A Vargas Llosa, que brilla en la literatura como no en política y vocación social, le ganó definitivamente la siguiente estampa de La Florida del Inca: “Era Capasi hombre grosísimo de cuerpo, tanto que, por la demasiada gordura y por los achaques e impedimentos que ella suele causar, estaba de tal manera impedido que no podía dar un solo paso ni tenerse en pie. Sus indios lo traían en andas doquiera que hubiese de ir, y lo poco que andaba por su casa era a gatas”.

A todas estas, el Inca Garcilaso no puso jamás un pie en la Florida. Tocó de oídas, bebiendo lo que contaron a su manera un par de individuos que participaron en la expedición y las fabulaciones que circulaban en la España de la época. Si esto no es literatura testimonial, no sé cómo nombrarla.

Comentarios reales sobrecoge tanto por la densidad expositiva del texto como por la tragedia personal que encierra para el autor. Mito, realidad, evocación y nostalgia se entremezclan para resaltar el legado del imperio incaico, el Tahuantinsuyo, desde que se conformó en los límites del tiempo y el espacio entre norte y sur, costa, montaña y selva hasta su desaparición con la conquista europea. Antes de los incas, la barbarie; después de los incas, la decadencia. Líderes apuestos, heroicos, inteligentes, adorados por sus comunidades; intervención divina de los hijos del Sol, salidos de las aguas del lago Titicaca, para fundar una civilización envidiable; dominio de la ciencia de los astros, la agricultura y las matemáticas, ingenio en la pasión constructiva traducida en el esplendor de enclaves como el de Cusco, las visiones de Viracocha y las crueldades de Atahualpa, y el linaje inacabado de la sangre inca vísperas de la invasión española: mapa literario insuperable e imposible de desconocer, reconstruido a base de memorias contadas y sufridas por quien fue vástago de una muchacha de la aristocracia incaica y un conquistador ibérico y, por tanto, un ser entrampado entre dos culturas.

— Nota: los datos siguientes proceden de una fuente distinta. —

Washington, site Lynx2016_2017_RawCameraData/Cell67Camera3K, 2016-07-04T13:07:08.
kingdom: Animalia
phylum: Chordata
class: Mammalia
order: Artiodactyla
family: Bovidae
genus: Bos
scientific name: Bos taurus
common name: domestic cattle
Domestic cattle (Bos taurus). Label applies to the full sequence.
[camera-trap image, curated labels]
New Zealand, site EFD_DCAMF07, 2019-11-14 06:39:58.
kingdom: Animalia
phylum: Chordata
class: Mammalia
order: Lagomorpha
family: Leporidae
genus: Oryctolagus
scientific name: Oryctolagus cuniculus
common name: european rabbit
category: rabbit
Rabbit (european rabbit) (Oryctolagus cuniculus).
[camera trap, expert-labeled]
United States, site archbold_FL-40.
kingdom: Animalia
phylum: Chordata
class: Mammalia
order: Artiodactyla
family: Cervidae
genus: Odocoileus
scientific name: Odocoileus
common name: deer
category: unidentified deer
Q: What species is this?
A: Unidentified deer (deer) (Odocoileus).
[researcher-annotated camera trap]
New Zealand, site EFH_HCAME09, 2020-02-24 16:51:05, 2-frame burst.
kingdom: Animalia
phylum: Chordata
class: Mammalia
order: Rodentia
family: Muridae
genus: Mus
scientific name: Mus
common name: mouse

Por mucho que al nacer en 1539 recibiera por bautismo el nombre castizo de Gómez Suárez de Figueroa, que el padre le trasmitiera su parentesco con el poeta Garcilaso de la Vega, al punto que asumió tal condición al firmar sus trabajos; por mucho que aprendió a expresarse en el mejor castellano de la época y asimiló de Platón la filosofía que traspoló a las páginas de Comentarios reales; por mucho que luchó para que le reconocieran su legitimidad como súbdito de la Corona española y pidió mercedes, el Inca era un bastardo mestizo y como tal ocupó su lugar en la vida, que no en la historia, porque con el tiempo no sólo ha confirmado sus valores pioneros en las letras del Nuevo Mundo, sino que sin él sería difícil encontrar asidero para el modo de relacionarnos con la tierra, los mitos y la historia, algo que no está en la riquísima producción de Cervantes y Shakespeare.